─── Data listing
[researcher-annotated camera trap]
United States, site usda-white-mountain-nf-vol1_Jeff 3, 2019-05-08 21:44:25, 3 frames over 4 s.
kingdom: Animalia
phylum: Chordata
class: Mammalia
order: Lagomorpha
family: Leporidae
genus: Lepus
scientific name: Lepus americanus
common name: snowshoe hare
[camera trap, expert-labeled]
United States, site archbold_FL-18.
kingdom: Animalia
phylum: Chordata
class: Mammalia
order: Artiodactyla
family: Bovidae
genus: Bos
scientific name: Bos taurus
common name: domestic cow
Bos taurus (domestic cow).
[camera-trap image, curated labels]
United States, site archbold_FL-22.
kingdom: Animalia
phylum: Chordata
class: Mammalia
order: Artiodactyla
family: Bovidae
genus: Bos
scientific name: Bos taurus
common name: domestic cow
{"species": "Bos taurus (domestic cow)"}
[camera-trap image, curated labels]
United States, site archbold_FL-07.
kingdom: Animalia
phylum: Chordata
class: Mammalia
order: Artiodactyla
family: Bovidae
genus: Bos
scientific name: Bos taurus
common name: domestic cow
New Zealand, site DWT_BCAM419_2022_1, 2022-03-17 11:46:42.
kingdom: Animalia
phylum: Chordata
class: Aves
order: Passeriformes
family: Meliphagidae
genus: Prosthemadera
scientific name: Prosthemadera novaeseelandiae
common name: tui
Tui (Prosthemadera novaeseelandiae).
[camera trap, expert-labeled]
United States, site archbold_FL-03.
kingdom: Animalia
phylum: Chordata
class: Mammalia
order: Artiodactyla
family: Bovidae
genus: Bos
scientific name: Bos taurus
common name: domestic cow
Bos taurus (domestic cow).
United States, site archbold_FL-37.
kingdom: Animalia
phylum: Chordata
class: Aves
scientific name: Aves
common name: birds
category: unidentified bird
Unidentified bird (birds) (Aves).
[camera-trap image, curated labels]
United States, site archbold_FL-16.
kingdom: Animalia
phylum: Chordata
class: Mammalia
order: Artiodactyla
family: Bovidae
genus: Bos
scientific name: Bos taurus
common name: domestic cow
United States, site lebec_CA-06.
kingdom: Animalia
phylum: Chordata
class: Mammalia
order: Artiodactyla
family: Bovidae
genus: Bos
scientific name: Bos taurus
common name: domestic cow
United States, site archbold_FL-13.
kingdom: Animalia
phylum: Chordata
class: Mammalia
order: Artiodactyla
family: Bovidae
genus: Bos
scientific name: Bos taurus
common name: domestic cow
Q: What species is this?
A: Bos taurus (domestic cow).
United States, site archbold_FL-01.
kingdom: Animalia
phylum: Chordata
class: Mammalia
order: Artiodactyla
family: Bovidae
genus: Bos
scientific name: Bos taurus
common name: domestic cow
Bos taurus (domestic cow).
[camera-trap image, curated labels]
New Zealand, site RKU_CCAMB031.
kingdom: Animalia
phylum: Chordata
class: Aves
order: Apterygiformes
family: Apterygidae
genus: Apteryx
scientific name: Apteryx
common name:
──────
• What the task requires: For the string "United", work out how many lines of the data contain it; answer with the number alone.

• Task solution: 10